The historical evidence on which the belief in the prevalence
of impressment as a method of recruiting the navy for more than
a hundred years is based, is limited to contemporary statements
in the English newspapers, and especially in the issues of the
periodical called _The_Naval_Chronicle_, published in 1803,
the first year of the war following the rupture of the Peace
of Amiens. Readers of Captain Mahan's works on Sea-Power will
remember the picture he draws of the activity of the press-gang
in that year, his authority being _The_Naval_Chronicle_. This
evidence will be submitted directly to close examination, and
we shall see what importance ought to be attached to it.
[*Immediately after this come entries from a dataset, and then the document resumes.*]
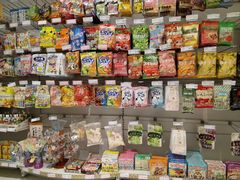 -友谊超市(友谊商城店)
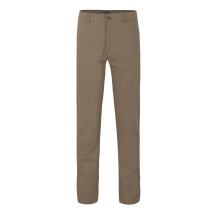 Штани VELILLA 403010S_46 Unisex Stretch Chino Trousers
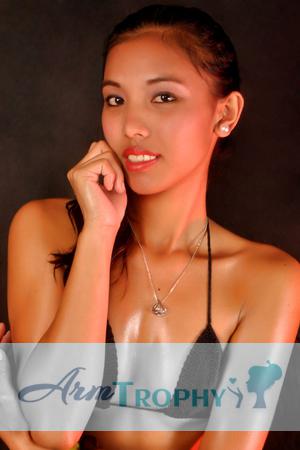 147264 - Cindy Reyna Age: 23 - Philippines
In the
great majority of cases, however, the belief above mentioned has
no historical foundation, but is to be traced to the frequency
with which the supposed operations of the press-gang were used
by the authors of naval stories and dramas, and by artists who
took scenes of naval life for their subject. Violent seizure and
abduction lend themselves to effective treatment in literature
and in art, and writers and painters did not neglect what was
so plainly suggested.
A fruitful source of the widespread belief that our navy in the old
days was chiefly manned by recourse to compulsion, is a confusion
between two words of independent origin and different meaning,
which, in ages when exact spelling was not thought indispensable,
came to be written and pronounced alike.